Iconographie du corps
Nudité et proximité
Les corps dénudés sont devenus un spectacle plus ou moins banal, y compris sur scène. Mais au-delà des questions de police des mœurs et des accusations de pornographie, que peut bien signifier un corps nu ? La danse contemporaine s’est intéressée à ce thème et offre des exemples de réflexion sur le corps dénudé et ses effets.
Dans ce que nous appelons l’espace culturel occidental, le corps idéal est naturellement normatif. Les représentations prétendument omniprésentes de corps nus dans la publicité, l’art et les médias ne constituent donc bien souvent qu’une vision fictive de la nudité. Les morphologies qui existent réellement dans la vie – les gros, les trapus, les maigrelets, les vieux – restent taboues. Il en va de même dans le domaine de la danse. La vaste majorité des spectacles sont assurés par des interprètes jeunes, à la silhouette sculpturale. Pourtant, les gens veulent désormais autre chose. La nudité n’étant aujourd’hui plus automatiquement perçue comme scandaleuse, il s’agit désormais de savoir ce qu’un corps dénudé montre réellement. Car, même s’il est devenu banal, le nu ne va pas encore de soi.
La fonction de la nudité
La chorégraphe et danseuse Mette Ingvartsen a créé récemment plusieurs spectacles qui explorent la fonction sociale et esthétique de la nudité. Dans sa pièce de groupe 7 Pleasures, douze danseuses et danseurs sortent du public, se déshabillent et montent sur scène pour y suivre un parcours figuratif, tantôt extatique et tantôt méditatif, mais toujours collectif. Le corps individuel se fond dans la sculpture mouvante de l’ensemble, avant de jouer un solo, puis de disparaître à nouveau dans la masse. Pourtant, 7 Pleasures n’aborde pas la nudité en tant que mise à nu de l’intimité. Le corps dénudé joue davantage le rôle d’un masque, d’un déguisement subtil cachant ce qui le compose : un mélange entre désir, individualité et interactions sociales. Il n’y a rien de pornographique dans ce tableau singulièrement expérimental. Les corps des interprètes sont entièrement au service de leurs gestes ; loin d’être aguichante, leur nudité évoque plutôt une forme d’abandon de soi. C’est là que réside toute la différence avec la pornographie. La crainte séculaire de la nudité n’est probablement au fond que la crainte de la pornographie, c’est-à-dire du dépouillement de l’expérience du désir présenté comme un objet d’exposition. Aujourd’hui, l’apparition du corps nu ou revêtu d’une couche civilisatrice fait plus que jamais débat – il suffit de penser aux discussions sur le port du voile intégral, du voile ou de la barbe.
La nudité passe
Ingvartsen aborde le rapport entre la pornographie et la nudité dans la danse dans sa performance de lecture en solo intitulée 69 Positions (2014). Face aux reproductions de plusieurs illustrations du roman sulfureux de Sade Justine ou les Malheurs de la vertu, on comprend immédiatement comment l’imagination s’approprie progressivement le corps comme instrument de désir. Ingvartsen range cette réification précoce dans l’histoire des performances du XXe siècle, qui a mené un courageux combat contre l’interdiction de la nudité, avec le Living Theater, le dramaturge américain Richard Foreman, ou encore l’artiste Carolee Schneeman, également d’origine américaine.

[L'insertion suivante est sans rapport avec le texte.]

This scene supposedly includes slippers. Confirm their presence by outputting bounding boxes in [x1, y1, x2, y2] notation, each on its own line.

Mais avec quels résultats ? Quand l’exposition de la nudité s’oppose, au nom de l’art, à la récupération pornographique, la question des interprétations alternatives reste ouverte. En 1964, la performance Meat Joy de Schneeman abordait à la fois les thèmes de la guerre du Vietnam, des droits des femmes et du puritanisme. L’artiste n’a pourtant pas voulu approuver une reprise de cette action initiée par Ingvartsen, en mentionnant notamment l’âge des participants de l’époque – ce qui nous ramènerait aux normes. Or c’est justement cela qui est édifiant : le corps ne se ressemble jamais. Que ce soit dans le désir, dans la représentation ou dans le vieillissement, la nudité n'est toujours qu’éphémère, parfois trompeuse, mais toujours fragile. Elle ne suffit peut-être pas comme arme, peu importe pour quel camp.

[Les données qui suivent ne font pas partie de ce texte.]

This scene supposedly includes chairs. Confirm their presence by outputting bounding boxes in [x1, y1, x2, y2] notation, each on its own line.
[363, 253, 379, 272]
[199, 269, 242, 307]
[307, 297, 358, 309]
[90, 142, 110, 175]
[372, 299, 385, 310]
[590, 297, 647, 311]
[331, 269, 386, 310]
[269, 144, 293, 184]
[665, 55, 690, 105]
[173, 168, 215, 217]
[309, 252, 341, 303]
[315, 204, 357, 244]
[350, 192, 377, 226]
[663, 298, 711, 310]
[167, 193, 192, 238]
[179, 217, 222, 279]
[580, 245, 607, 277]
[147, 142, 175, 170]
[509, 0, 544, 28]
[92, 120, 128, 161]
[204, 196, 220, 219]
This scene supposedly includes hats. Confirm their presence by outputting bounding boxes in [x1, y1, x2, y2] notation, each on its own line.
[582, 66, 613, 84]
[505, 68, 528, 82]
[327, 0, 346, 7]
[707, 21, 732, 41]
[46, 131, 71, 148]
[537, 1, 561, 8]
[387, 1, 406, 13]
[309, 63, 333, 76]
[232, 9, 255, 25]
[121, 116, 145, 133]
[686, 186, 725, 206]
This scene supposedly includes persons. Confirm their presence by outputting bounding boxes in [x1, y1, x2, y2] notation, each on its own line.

Such stuff as we are made of (2000), de Lia Rodrigues, est une des premières œuvres de cette chorégraphe brésilienne qui appréhende son travail artistique dans son principe comme de l’activisme. À l’époque, les danseurs nus livraient leur performance au milieu du public, qui était obligé de se confronter en permanence au sentiment de honte. Quelle distance respecter ? Où poser le regard ? Que regarder ? La production Pindorama, créée par Rodrigues en 2013, exploite également le thème de la nudité et de la proximité. Les corps dénudés s’érigent en métaphore de la capacité de transformation et incarnent le corps en tant que manifestation spatiale, qui peut être vue et interprétée de diverses façons.